_DOCUMENT EXTRACT_

▽

By Clayton Chaney
The Archuleta County Board of County Commissioners (BoCC) held a Land Use Regulations (LUR) hearing on Tuesday, April 20, during which the board approved Resolution 2021-29, which approved amendments to sections 1, 2, 3, 4, 5 and 11.
However, the hearing and approved changes to the LUR have not been officially adopted as the county failed to give proper notice of the hearing.
According to the Colorado Revised Statutes 30-28-116, the county is required to publish a notice of the hearing in a newspaper of general circulation of the county 14 days prior to the meeting. The first notice was published in the April 8 issue of The SUN, allowing for only 12 days of notice.
Due to this violation, the BoCC has rescheduled the hearing to take place at 1:30 p.m. on May 18, during the regular board meeting scheduled for that date. The BoCC will take additional public comment at the hearing.
The login information will be posted on the meeting’s agenda, which will be posted four days before the meeting. That can be found at: https://www.archuletacounty.org/AgendaCenter.
Citizens can also sign up to receive automatic notifications for meetings of their choosing on the county’s website, www.archuletacounty.org.
More than 150 people were in attendance, both virtually and in person, for the hearing on April 20. Multiple members of the public spoke for and against the proposed amendments.
Development Director Pamela Flowers began the discussion on the proposed amendments by stating, “It is important to note that the implication of vacation rental permitting in 2018 instituted very few standards.”
She explained the purpose of the proposed amendments is to provide more clarity to vacation rental (VR) owners and operators and to “define reasonable expectations.”
Flowers also stated, “It is equally important to remember that when a property owner applies for a vacation rental permit, they are changing the use of their home from personal residence to public accommodation, which can and should be regulated.”
Majority of the discussion revolved around the proposed amendments to Section 5 of the LUR, which pertains to lodging and VR standards.
Flowers initially spoke in regard to Section 220.127.116.11, which proposed a 5 percent density limit on VRs per neighborhood.
She explained that 70 percent of the county’s 134 major subdivisions and condominium complexes would fall below the 5 percent density restriction.
“Please also keep in mind that there is no cap for rural parcels, for which there are more than 2,000, is being proposed at all. The data shows that there is plenty of room for growth in the county for vacation rental permits,” Flowers stated.
She continued to emphasize that even if the BoCC approved all of the proposed amendments, there would be the same amount of VRs in the county tomorrow as there are today.
“Nothing in the proposed amendments would result in a single vacation rental permit being revoked,” Flowers added.
She also explained that currently permitted properties in neighborhoods that are over the proposed 5 percent limit would be grandfathered in under the previous LUR codes, allowing them to continue operating as long as permits are renewed on time and the property does not have any violations.
Homes in escrow would be grandfathered in as well, and would be allowed 30 days after final closing on a property to apply for a VR permit, Flowers explained.

△

_GIVEN INFORMATION_
▽

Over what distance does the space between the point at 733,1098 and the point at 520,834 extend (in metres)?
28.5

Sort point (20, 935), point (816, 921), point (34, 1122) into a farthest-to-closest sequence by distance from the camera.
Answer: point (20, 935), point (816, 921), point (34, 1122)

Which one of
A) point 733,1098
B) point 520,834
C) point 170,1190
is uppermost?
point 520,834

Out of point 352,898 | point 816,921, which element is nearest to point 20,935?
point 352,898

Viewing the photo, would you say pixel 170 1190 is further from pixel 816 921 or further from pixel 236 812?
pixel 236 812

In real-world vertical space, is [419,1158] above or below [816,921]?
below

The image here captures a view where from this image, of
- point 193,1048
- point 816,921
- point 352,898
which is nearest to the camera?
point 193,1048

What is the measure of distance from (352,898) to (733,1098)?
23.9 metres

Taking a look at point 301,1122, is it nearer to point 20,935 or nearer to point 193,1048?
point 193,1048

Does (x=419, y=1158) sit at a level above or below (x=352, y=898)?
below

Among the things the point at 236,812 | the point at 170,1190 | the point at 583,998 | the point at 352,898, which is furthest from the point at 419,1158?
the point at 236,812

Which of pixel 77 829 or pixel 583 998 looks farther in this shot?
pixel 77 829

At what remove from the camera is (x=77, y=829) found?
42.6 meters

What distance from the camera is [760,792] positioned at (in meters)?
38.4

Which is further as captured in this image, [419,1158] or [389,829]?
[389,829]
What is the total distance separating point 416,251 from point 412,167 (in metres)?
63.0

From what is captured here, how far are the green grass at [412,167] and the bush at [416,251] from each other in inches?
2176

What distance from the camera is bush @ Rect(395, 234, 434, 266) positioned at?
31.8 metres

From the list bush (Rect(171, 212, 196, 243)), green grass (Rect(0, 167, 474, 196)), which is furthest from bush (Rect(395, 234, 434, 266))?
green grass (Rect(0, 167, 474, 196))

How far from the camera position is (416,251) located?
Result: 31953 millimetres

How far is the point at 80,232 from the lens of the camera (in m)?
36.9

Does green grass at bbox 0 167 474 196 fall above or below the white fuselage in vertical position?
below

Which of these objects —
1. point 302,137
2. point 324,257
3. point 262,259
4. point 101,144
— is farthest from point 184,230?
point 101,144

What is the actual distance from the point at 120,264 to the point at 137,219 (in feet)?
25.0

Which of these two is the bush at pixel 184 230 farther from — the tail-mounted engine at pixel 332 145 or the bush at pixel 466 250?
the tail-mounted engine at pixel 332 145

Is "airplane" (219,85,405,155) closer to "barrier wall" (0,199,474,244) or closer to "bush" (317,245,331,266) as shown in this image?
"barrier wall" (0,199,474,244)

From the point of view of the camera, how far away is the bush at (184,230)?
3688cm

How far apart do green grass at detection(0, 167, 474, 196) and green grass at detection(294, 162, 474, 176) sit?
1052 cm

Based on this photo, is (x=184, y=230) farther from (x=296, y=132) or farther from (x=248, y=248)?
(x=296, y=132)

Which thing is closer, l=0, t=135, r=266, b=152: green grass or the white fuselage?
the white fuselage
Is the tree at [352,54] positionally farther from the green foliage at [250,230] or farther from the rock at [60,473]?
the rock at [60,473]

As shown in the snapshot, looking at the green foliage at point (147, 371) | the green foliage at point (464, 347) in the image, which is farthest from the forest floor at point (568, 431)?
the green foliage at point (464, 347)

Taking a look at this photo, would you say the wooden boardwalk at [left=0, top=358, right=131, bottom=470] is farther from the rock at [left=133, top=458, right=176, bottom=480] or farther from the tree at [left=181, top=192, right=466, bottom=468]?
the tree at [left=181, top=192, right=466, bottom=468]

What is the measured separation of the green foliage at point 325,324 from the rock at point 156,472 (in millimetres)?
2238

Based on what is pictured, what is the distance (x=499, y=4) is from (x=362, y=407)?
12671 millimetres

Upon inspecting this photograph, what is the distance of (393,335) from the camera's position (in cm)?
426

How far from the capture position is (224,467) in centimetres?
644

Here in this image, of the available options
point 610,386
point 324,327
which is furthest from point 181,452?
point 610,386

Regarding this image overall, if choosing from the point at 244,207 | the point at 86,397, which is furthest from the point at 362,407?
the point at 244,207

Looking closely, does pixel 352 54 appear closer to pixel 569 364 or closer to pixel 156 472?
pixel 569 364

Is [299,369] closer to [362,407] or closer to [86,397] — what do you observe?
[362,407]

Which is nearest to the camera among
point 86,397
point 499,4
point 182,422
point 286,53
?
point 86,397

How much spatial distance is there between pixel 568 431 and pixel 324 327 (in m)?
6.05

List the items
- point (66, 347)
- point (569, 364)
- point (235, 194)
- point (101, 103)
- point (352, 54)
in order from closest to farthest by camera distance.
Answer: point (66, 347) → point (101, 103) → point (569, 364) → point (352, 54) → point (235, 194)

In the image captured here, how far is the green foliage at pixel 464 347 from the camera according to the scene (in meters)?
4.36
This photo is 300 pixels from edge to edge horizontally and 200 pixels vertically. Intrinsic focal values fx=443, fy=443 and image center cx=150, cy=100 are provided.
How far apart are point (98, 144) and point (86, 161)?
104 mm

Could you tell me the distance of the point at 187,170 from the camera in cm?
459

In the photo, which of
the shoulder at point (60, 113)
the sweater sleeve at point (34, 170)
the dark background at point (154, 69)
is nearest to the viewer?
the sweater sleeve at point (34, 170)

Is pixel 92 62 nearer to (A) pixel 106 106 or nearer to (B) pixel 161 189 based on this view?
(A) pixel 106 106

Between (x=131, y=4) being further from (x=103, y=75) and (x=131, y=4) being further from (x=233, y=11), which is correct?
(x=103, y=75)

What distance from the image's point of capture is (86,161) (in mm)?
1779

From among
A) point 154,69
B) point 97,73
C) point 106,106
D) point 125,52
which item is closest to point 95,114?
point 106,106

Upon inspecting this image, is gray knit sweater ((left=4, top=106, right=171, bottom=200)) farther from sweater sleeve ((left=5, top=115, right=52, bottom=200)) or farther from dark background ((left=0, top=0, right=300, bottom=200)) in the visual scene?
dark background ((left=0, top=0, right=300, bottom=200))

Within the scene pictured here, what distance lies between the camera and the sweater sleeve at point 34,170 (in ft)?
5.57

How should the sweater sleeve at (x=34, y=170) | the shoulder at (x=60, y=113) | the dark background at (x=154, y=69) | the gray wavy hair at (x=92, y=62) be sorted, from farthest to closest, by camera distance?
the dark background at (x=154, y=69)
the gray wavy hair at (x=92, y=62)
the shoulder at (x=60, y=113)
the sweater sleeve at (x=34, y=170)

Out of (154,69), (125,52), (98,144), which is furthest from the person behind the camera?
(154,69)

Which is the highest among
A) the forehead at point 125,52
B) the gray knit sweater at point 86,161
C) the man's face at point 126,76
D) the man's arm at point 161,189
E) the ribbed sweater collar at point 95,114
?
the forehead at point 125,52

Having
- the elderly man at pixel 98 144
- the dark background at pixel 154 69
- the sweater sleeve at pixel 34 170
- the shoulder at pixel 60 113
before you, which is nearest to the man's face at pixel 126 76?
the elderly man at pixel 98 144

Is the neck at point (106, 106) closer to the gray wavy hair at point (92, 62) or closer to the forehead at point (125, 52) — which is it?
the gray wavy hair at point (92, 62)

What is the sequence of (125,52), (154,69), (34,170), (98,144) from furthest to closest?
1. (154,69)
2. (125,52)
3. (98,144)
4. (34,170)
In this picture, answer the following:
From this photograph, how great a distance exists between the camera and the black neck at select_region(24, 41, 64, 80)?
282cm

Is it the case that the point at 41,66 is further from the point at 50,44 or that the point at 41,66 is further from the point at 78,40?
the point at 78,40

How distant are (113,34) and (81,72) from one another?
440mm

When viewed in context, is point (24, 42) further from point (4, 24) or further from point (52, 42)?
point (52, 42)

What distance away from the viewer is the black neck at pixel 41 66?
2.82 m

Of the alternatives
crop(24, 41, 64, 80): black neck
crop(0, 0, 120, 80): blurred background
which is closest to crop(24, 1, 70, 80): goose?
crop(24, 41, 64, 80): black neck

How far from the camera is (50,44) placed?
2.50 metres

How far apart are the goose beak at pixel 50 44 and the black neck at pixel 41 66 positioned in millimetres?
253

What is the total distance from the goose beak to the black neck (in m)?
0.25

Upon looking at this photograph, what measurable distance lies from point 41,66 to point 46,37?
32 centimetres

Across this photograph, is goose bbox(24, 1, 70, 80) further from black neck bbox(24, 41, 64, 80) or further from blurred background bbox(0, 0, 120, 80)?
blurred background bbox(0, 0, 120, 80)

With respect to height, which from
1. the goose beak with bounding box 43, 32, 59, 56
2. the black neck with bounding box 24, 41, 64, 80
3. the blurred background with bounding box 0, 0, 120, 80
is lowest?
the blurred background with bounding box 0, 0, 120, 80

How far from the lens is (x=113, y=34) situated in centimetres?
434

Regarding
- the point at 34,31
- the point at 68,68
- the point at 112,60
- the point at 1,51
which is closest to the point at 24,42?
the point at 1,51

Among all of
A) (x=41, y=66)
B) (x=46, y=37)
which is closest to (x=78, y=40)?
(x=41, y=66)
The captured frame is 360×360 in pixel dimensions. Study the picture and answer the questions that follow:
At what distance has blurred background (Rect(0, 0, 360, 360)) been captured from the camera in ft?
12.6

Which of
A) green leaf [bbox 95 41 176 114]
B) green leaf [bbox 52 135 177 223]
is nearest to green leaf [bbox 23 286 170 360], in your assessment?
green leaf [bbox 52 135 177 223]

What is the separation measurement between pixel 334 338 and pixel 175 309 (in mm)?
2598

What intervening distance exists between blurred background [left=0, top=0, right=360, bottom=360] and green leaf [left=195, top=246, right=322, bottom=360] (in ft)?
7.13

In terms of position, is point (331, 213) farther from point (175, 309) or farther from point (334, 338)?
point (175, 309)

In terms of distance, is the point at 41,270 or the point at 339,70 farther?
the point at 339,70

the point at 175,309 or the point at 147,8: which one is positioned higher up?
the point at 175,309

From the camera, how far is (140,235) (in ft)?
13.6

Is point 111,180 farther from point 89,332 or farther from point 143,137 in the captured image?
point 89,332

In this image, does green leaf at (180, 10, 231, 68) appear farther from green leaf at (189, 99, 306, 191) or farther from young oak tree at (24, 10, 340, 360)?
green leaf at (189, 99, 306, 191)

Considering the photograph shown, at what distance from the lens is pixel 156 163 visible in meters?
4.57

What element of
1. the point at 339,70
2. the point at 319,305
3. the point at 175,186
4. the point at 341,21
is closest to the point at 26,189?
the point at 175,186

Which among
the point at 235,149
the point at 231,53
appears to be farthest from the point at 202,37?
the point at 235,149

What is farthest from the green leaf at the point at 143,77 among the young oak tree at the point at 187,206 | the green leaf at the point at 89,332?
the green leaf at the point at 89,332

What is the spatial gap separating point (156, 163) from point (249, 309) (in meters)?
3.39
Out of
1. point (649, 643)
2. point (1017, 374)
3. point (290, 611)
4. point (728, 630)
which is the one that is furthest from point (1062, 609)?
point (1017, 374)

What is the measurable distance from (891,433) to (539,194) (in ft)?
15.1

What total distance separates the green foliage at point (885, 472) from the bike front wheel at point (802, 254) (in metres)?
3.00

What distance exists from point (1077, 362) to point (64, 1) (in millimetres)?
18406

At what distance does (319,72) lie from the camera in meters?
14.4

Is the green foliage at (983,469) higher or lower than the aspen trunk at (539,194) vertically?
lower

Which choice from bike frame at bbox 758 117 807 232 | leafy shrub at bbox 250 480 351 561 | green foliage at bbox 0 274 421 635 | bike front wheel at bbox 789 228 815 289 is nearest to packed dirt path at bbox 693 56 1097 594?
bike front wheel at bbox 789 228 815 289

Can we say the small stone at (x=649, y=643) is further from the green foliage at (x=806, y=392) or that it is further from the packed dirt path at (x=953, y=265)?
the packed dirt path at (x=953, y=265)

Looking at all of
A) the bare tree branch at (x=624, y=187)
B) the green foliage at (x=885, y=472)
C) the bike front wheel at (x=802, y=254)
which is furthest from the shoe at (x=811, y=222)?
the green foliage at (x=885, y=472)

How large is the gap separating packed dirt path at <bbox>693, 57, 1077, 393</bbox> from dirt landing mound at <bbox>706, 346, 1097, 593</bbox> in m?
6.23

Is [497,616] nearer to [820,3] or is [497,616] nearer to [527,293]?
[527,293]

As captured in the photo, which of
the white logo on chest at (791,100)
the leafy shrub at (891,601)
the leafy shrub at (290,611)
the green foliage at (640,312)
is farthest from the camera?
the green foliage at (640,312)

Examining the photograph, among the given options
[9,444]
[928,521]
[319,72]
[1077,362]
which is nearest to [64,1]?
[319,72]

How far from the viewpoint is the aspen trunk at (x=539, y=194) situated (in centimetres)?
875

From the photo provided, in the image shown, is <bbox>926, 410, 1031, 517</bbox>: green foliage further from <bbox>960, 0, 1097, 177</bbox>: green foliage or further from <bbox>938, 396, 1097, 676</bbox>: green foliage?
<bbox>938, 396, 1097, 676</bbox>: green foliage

△

_TO-DO LIST_
[1] In the article about the county land use hearing, how many days of notice did the first published notice allow?
[2] Reproduce the entries from the line containing "How distant are" through the line containing "32 centimetres", both lines included.

_SOLUTIONS BELOW_
[1] 12 days

[2]
How distant are (113,34) and (81,72) from one another?
440mm

When viewed in context, is point (24, 42) further from point (4, 24) or further from point (52, 42)?
point (52, 42)

What distance away from the viewer is the black neck at pixel 41 66?
2.82 m

Of the alternatives
crop(24, 41, 64, 80): black neck
crop(0, 0, 120, 80): blurred background
which is closest to crop(24, 1, 70, 80): goose?
crop(24, 41, 64, 80): black neck

How far from the camera is (50,44) placed?
2.50 metres

How far apart are the goose beak at pixel 50 44 and the black neck at pixel 41 66 positioned in millimetres?
253

What is the total distance from the goose beak to the black neck (in m)?
0.25

Upon looking at this photograph, what measurable distance lies from point 41,66 to point 46,37?
32 centimetres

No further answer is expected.